Article mis en ligne le 7 août 2017

On a désormais la preuve par Europol elle-même que l’essentiel du terrorisme d’extrême-droite contre les réfugiés et les minorités en Europe est presque systématiquement et délibérément exclu des statistiques

Le deux poids, deux mesures qui structure de A à Z la médiatisation, les discours, une bonne partie de la recherche ainsi que les politiques sur le terrorisme est désormais bien connu, quotidiennement visible, empiriquement vérifiable et amplement documenté.

Pour résumer, il consiste en une double déformation systématique de la réalité et de la diversité du terrorisme, que l’on réduit d’abord au terrorisme de type non-étatique (style al-Qaïda ou Daech) – produisant déjà une première et énorme distorsion dans la représentation du phénomène, le terrorisme étatique étant de loin le pire de tous – avant de restreindre une second fois les discours et représentations de ce terrorisme (exclusivement non-étatique donc) à l’une de ses variétés : le « djihadisme islamiste ».

Il en ressort une perception du phénomène grossièrement biaisée, faussée, déformée et surtout, parfaitement inexacte. Ce qui semble d’ailleurs être le but recherché.

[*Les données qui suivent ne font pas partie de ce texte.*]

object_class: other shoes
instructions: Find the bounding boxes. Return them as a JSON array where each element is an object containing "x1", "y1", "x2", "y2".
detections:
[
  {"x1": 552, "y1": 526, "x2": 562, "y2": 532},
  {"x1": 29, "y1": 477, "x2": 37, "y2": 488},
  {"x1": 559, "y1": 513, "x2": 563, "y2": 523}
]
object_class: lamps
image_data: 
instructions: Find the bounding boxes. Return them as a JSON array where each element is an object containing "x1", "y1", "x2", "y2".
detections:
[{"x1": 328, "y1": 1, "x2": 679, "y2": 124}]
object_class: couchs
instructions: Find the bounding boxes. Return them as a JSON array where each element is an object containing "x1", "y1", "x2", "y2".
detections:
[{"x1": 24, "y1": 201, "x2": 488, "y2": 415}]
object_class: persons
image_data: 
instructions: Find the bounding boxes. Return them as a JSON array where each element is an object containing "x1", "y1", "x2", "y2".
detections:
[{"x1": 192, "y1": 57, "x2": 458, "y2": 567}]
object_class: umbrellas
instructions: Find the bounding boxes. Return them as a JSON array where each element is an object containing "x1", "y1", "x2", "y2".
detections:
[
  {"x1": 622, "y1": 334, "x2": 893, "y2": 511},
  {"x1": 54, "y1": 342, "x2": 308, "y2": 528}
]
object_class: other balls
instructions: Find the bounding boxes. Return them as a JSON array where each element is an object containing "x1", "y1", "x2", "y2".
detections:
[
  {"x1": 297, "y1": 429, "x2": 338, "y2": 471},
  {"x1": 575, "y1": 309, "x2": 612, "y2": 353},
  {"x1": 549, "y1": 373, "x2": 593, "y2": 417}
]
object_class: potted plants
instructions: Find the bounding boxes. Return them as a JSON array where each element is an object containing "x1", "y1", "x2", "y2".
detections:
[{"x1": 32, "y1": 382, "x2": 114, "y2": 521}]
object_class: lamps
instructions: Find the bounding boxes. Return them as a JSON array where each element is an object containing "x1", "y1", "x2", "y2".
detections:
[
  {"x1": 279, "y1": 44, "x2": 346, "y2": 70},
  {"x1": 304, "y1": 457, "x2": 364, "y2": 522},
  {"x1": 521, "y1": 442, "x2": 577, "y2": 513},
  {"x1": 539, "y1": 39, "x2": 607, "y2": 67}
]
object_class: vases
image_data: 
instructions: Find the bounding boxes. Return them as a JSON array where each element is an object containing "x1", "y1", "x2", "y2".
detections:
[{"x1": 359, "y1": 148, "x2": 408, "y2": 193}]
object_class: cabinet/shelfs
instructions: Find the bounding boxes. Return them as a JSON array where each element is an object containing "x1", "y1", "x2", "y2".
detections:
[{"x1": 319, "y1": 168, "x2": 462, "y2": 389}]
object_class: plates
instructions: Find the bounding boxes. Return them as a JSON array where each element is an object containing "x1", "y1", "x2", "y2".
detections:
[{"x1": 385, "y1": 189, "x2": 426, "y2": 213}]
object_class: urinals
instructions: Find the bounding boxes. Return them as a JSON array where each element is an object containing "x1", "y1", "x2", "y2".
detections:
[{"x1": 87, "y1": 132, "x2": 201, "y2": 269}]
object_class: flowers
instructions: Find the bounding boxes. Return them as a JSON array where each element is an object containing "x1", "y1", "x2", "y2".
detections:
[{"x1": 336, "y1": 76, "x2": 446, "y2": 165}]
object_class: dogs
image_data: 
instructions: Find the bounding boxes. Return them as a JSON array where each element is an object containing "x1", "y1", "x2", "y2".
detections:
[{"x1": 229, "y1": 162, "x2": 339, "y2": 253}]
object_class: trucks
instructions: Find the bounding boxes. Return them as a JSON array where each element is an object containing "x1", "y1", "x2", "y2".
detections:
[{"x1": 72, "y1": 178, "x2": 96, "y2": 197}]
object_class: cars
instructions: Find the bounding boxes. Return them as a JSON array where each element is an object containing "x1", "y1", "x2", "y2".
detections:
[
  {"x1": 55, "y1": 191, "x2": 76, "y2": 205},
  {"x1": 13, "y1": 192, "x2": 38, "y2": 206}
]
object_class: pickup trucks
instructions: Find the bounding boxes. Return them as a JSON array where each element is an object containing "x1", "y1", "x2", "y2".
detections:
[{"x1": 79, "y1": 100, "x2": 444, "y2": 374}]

Le « terrorisme », mot à géométrie variable

L’excellent et incisif journaliste américain Juan Cole a établi de façon concise et avec beaucoup d’humour la liste de ces deux poids, deux mesures, et tout un chacun peut régulièrement en observer la véracité.

Ainsi, les terroristes blancs ne sont en général pas des terroristes mais de simples « meurtriers » ou « criminels », alors que leurs homologues arabes et/ou musulmans, eux, sont immédiatement perçus et catégorisés comme « terroristes ». De même, les premiers sont toujours présentés comme des individus isolés sans aucun rapport avec quelque autre personne ou groupe, tandis que les « djihadistes » font inévitablement partie d’un groupe, voire d’un vaste complot « islamiste » planétaire, quand bien même il est évident que l’attaquant était lui aussi un individu parfaitement isolé, un loner coupé de tout.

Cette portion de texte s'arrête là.